I’ve completed the game twice (held back the review because I wanted to ensure there were multiple ways to do it). The first time I conquered a hefty chunk of Japan, got made Shogun and then was able to impose a War Ban which ended the game. The second time, I conquered the whole country, which took quite a while. I did have to dissolve a couple of marriage alliances to declare war on my erstwhile allies (one of whom had repeatedly failed to honour requests to reinforce me, so that was sweet revenge).

Replayability is significant. Having finished it twice in a row, I am on a short break but have begun a third game. Whilst most will pick the Oda clan, you can choose any you like or even make a new one (though I haven’t tried that yet).

Downsides? Building up a strong position, whether through diplomacy, improving your road network (if you can get troops to defend/attack more quickly than the enemy, that’s a real advantage) or allowing troop numbers to recover between wars all take time. Par for the course with a strategy game, but it’ll take a while to win.
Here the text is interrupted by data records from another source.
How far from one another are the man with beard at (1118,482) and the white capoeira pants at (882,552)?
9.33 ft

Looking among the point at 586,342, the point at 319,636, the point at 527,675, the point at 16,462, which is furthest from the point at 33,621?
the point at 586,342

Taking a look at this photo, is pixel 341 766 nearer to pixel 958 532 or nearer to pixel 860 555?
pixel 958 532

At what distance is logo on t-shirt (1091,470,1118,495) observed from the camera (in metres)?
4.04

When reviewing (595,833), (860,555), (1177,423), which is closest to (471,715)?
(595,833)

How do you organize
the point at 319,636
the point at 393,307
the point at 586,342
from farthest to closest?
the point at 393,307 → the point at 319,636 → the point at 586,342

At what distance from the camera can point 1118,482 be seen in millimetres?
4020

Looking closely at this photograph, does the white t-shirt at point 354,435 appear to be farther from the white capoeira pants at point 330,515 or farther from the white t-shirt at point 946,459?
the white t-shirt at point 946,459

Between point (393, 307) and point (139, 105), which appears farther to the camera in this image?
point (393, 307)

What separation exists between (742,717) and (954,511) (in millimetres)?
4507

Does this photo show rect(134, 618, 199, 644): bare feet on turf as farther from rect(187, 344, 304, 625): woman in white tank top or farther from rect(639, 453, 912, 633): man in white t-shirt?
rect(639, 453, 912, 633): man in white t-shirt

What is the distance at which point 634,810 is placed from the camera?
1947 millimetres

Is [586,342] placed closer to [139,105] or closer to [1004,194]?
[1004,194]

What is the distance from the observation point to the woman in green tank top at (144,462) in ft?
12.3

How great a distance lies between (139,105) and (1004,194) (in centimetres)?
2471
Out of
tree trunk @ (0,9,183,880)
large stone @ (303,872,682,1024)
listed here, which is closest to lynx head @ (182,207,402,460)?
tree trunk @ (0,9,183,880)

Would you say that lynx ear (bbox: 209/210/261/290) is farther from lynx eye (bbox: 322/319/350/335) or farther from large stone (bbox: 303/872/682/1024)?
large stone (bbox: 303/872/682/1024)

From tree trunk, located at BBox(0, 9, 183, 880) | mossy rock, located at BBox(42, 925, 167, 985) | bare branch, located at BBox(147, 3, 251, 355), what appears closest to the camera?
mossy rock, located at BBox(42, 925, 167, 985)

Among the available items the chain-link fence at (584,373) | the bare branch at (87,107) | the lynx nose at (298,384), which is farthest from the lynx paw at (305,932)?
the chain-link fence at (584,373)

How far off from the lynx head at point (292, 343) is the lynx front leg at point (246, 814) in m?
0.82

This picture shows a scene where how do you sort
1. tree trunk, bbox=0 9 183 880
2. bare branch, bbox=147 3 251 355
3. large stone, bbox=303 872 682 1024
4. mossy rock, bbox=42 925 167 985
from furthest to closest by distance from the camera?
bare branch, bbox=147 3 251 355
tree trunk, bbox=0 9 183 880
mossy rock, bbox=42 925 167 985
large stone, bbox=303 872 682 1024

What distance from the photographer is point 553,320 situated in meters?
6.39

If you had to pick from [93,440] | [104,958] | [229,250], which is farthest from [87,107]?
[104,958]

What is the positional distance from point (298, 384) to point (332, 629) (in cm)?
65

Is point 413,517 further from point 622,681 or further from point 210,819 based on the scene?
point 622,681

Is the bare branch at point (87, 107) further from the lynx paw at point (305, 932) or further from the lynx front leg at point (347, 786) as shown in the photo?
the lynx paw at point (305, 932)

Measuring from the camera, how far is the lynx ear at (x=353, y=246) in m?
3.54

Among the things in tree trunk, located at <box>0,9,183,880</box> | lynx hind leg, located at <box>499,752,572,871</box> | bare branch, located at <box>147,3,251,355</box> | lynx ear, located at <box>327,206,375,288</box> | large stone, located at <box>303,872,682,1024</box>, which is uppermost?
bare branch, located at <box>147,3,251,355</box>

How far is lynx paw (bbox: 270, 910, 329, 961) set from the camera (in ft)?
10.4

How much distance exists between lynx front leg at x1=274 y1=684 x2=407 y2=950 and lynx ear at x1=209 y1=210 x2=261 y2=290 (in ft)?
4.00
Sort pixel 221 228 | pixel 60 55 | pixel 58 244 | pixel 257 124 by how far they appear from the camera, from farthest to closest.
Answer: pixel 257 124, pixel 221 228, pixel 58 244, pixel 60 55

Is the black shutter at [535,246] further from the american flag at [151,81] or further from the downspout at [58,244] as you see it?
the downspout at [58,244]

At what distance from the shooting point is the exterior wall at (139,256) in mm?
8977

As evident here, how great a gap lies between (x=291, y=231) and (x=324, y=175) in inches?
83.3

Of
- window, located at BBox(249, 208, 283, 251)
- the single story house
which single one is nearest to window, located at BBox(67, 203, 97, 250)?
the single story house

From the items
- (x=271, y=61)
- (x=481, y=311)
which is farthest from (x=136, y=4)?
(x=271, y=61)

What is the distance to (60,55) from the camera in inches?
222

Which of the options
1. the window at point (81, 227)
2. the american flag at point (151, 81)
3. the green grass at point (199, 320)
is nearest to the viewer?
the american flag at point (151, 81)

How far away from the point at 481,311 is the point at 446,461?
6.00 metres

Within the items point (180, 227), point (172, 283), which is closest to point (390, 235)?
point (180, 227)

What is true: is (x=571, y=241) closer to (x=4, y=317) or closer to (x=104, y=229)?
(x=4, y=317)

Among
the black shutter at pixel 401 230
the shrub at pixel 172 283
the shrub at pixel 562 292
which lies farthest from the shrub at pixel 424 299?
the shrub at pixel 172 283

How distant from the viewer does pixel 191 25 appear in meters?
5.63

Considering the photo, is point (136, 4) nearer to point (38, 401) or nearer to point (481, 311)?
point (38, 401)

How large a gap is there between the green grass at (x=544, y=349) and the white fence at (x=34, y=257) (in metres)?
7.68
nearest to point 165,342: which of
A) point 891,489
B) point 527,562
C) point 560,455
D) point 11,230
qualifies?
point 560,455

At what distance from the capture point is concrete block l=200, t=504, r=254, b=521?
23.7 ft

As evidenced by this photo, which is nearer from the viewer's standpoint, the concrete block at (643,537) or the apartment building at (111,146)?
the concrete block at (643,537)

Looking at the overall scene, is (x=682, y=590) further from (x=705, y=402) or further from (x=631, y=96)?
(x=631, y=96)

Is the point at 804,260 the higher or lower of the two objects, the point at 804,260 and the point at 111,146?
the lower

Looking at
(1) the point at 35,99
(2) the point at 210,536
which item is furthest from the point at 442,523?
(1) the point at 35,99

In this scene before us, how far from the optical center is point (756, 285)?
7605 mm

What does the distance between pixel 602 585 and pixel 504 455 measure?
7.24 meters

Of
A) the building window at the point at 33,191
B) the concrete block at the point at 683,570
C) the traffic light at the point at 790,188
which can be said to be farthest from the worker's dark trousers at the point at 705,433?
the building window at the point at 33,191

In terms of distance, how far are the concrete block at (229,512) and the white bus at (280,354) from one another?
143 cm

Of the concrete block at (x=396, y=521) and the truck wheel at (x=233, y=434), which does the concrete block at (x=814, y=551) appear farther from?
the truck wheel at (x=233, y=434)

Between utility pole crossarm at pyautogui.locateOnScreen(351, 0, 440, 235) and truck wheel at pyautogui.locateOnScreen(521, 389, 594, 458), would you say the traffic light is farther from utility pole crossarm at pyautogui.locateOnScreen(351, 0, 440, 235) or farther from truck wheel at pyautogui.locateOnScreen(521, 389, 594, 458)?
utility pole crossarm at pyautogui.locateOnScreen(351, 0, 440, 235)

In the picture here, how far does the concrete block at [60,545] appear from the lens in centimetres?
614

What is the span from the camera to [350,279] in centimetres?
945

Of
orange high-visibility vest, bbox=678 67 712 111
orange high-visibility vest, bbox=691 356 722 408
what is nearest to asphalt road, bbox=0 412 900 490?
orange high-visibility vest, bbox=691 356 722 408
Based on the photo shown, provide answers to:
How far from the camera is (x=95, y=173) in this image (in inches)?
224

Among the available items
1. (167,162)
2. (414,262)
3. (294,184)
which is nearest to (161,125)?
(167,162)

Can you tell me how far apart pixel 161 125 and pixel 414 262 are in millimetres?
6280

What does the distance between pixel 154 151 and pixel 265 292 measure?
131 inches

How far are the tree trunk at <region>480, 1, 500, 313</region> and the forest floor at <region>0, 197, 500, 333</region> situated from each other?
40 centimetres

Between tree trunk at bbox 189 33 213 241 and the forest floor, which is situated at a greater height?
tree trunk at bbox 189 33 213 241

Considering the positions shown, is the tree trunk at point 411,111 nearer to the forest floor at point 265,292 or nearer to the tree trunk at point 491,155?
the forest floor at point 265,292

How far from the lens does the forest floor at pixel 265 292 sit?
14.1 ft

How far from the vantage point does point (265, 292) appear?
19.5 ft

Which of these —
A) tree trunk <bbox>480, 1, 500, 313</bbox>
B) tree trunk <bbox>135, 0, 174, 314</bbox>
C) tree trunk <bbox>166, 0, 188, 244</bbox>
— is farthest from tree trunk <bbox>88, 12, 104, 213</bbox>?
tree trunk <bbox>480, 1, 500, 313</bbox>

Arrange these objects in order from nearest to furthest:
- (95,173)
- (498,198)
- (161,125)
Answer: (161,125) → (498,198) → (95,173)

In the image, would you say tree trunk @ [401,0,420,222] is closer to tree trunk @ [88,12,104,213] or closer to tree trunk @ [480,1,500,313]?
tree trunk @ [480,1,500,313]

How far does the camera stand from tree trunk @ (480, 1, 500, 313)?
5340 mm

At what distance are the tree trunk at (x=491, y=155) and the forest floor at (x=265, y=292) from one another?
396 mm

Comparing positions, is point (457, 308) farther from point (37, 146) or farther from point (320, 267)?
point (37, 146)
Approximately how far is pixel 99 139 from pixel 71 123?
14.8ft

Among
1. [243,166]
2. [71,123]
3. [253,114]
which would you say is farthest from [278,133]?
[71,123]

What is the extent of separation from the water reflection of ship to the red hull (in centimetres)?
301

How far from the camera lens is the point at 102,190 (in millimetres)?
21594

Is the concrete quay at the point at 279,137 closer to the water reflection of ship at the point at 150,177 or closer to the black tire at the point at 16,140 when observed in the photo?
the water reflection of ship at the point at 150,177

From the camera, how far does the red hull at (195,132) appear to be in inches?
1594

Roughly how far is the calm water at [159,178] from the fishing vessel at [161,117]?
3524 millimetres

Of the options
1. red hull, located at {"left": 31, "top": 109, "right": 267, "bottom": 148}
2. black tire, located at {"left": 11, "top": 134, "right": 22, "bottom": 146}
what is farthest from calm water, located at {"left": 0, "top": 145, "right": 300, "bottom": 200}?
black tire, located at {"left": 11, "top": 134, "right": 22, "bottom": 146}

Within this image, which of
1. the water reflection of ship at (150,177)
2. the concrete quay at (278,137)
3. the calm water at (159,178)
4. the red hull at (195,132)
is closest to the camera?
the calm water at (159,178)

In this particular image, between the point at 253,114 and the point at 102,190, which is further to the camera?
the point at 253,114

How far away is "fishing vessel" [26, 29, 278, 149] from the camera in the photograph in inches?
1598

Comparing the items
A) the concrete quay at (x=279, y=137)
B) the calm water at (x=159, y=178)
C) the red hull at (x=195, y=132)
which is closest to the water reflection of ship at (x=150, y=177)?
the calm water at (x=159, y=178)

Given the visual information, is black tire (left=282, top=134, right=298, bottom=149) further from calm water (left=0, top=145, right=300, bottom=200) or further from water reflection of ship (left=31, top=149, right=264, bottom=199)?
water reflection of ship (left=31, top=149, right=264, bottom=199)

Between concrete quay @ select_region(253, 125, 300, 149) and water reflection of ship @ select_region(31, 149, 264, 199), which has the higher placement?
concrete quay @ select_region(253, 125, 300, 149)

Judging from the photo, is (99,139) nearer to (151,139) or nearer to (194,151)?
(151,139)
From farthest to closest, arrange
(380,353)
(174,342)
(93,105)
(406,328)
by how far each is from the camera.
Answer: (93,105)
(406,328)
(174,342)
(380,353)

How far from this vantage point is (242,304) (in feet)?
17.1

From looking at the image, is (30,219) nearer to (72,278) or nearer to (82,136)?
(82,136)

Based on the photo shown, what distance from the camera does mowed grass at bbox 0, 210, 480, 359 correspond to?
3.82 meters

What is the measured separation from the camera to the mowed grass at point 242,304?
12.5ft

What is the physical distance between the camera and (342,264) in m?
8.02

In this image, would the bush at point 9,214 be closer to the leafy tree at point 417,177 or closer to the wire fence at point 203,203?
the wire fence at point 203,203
Also, when playing various scenarios (starting points) the snippets of history interspersed [not all the time, just every few months or more] may be repeated, which gets slightly tedious. The battles could perhaps be a bit more advanced, but I’m being picky (it is a strategy not a tactical game).

Again, I’m not a strategy connoisseur, but I did enjoy this and will be returning to it. If I were to slap a score on, it’d probably be about 8.5/10.